The future has been the topic of the decade. Movies foresee it, legislators try to mold it and arts provide the commentary. With so much happening on the political and cultural landscape it seems fair to ask: What does our future look like?

The future has been the topic of the decade. Movies foresee it, legislators try to mold it and arts provide the commentary. With so much happening on the political and cultural landscape it seems fair to ask: What does our future look like? Could it be one ravaged by wars or filled with prosperity? Will we advance as a society or will we fail?

Artists have interjected their thoughts on the subject long before Colin Matthes was around. Matthes’ current work, EXPO, is a hopeful yet tragic look at the future that we are currently constructing. With daily news reports about irreversible environmental devastation, economic woes, and the general lack of ability of the planet to survive a growing human populace, many ideas and views on how to mend this broken system are being put on the table.

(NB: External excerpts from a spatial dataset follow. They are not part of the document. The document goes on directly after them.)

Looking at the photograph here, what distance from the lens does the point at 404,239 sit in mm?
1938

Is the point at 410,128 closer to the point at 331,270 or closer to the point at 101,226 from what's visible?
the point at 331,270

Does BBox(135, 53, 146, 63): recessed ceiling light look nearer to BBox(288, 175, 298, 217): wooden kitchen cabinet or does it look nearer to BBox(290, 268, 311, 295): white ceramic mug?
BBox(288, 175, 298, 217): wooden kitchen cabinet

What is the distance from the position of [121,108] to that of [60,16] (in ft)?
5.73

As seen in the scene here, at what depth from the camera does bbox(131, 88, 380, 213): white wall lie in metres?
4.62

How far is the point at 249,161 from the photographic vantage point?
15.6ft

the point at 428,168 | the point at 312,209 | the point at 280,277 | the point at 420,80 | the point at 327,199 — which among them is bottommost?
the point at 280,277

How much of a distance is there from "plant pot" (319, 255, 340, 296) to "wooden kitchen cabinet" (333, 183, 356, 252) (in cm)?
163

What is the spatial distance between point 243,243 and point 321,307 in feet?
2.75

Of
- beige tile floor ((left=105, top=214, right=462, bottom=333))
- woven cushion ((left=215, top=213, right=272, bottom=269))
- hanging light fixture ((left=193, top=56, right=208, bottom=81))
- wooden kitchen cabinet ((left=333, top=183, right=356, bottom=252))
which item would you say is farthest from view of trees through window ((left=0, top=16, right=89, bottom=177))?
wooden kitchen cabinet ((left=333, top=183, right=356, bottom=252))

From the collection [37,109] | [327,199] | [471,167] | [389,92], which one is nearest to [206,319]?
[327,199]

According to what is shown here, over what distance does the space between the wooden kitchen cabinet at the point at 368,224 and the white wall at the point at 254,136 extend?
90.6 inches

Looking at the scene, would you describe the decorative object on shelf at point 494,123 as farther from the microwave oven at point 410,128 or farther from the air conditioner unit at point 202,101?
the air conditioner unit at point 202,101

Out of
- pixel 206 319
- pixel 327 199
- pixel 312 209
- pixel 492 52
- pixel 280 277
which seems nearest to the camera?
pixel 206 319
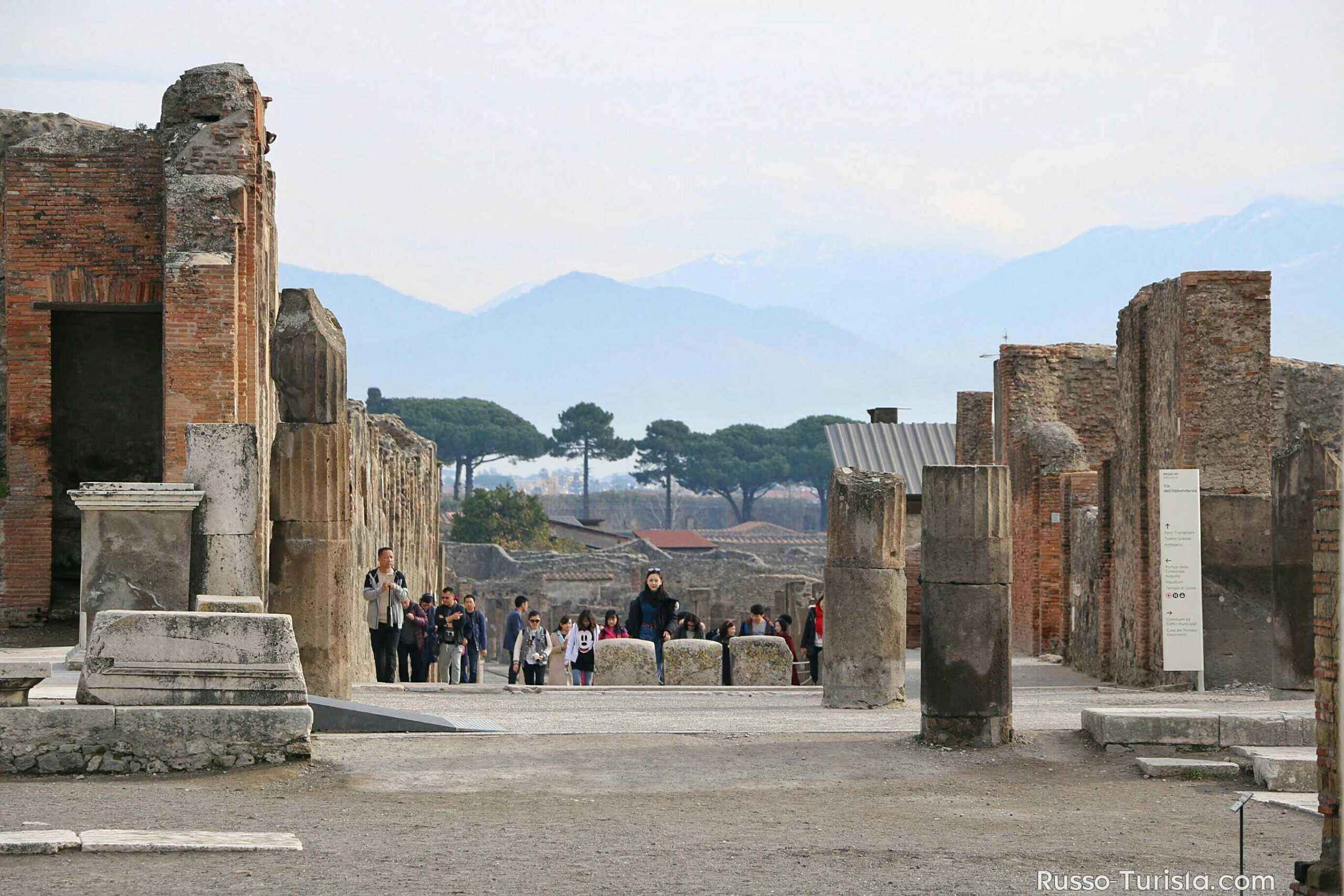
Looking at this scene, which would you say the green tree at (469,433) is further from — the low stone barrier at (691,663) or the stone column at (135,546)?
the stone column at (135,546)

Matthes is from the midwest, yet his work is as hip, clever, and controversial as something you would see in San Francisco or Madrid. Images are plastered onto everything from brick walls to plywood in his exhibit as part of the commentary. Since receiving his masters degree from University of Michigan in 2003, he has been around the world exhibiting his art. EXPO tries to make sense of this changing world but is not afraid to make suggestions either.

“We always want to make something new,” Matthes said. “But what if we made new things using preexisting things?”

And with that comes the show’s thesis. “I wanted to use scraps to make something beautiful,” Matthes said. “I still have hope in human ingenuity.”

The imagery Matthes creates comes from the oddest of inspirational sources: carnivals. The correlation is obvious once you’ve seen his work. Much of the art Matthes creates teeters along the line of generally accepted to sort of creepy. Take for instance his piece “Shoot Into A Crowd,” which offers up a group of faceless bodies as target practice for a crazed gunman. Or another piece where a banner tells its small caged-in audience that “the future is some of yours” as we (the viewer) stare at the backs of their pudgy bodies.

“I’m also interested in the more complex relationships of commerce and marketing,” Matthes said. This idea still ties into the whole “recycling of goods” concept, but as the world changes with regards to consumption and products, how will this change manifest itself into the world of advertising, selling, buying and the marketplace as a whole?

Matthes was a guest lecturer at PNCA yesterday and was on hand for the opening reception of his exhibit at IGLOO gallery in Northwest Portland later in the evening. His exhibit is on display by appointment only until April 24.

The future is obviously still a mystery, but that mystery is because it is yet to be created. While Matthes’ exhibit is not meant to change the world or provide actual methods of planetary survival, it does remind us to think about problems that face our society outside of the structured norms and remember that sometimes there can be something learned from something as odd as a carnival.